Question

Carbon Minoxide and Chlorine gas react to form phosgene: CO(g) + Cl2(g) <==> COCl2(g) Kp=3.10 at 700 K

If a reaction mixture initially contains 404 torr of CO and 257 torr of Cl2, what is the mole fraction of COCl2 when equilibrium is reached?

Mole Fraction COCl2= ?

Answer 1

K_p = P(COCl₂) / P(CO) P(Cl₂)
In going to equilibrium, P(COCl₂) gains the stoichiometric partial pressure p from an initial pressure of 0, while both P(CO) and P(Cl₂) lose p pressure. The K_p equation becomes
3.10 = p / (404-p) (257-p)
which rearranges to the quadratic
3.1p² - 2048.1p + 321866.8 = 0.
Using the quadratic formula, we get two answers, p = 256.57 torr and p = 403.11 torr. Since Cl₂ can't lose any more than 257 torr, the former value is the one we want.
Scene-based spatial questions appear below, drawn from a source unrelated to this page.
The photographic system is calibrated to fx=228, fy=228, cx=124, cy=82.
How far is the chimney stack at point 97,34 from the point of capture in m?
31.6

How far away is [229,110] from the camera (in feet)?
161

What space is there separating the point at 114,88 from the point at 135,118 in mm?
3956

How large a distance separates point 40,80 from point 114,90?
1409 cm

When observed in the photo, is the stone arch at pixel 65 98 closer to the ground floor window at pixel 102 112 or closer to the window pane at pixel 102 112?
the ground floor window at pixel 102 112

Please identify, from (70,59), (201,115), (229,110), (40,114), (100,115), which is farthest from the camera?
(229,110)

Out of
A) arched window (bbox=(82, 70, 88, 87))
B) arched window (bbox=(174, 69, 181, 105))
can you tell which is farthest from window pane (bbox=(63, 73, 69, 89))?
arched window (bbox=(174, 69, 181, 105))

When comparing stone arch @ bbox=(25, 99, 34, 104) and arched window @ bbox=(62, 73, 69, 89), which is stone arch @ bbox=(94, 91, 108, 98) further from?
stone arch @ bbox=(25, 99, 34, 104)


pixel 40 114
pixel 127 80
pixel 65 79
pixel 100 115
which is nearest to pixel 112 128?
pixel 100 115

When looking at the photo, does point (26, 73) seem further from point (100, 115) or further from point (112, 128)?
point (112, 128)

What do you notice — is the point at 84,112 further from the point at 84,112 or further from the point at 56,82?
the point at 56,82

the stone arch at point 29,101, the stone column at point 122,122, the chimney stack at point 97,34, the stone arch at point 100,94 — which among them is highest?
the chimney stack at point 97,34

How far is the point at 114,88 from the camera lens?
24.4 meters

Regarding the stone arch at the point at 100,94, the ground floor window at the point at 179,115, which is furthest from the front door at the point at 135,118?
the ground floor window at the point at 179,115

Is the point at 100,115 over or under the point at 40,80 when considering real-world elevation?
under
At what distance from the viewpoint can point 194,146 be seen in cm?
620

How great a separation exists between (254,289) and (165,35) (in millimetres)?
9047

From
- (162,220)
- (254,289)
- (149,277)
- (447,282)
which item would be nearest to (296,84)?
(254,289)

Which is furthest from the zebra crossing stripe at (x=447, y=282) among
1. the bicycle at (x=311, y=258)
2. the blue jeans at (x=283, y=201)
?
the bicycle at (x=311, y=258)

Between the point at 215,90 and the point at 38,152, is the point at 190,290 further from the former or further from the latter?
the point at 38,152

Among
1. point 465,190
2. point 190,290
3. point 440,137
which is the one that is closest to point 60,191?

At equilibrium then:
P(COCl₂) = p = 256.57 torr
P(CO) = 404-p = 147.43 torr
P(Cl₂) = 257-p = 0.43 torr.
The equilibrium composition is checked by substituting these partial pressures back into the equilibrium equation to recalculate K_p.
The question asks for mole fraction of COCl₂ in the equilibrium composition; we can do this easily by remembering the ideal gas law
PV=nRT.
This tells us that, if V and T are constant, the number of moles of a gas is directly proportional to its partial pressure in the mixture. The mole fraction of COCl₂ is therefore:
X(COCl₂) = 256.57 / (256.57 + 147.43 + 0.43) = 0.634, or about 63.4% by mole.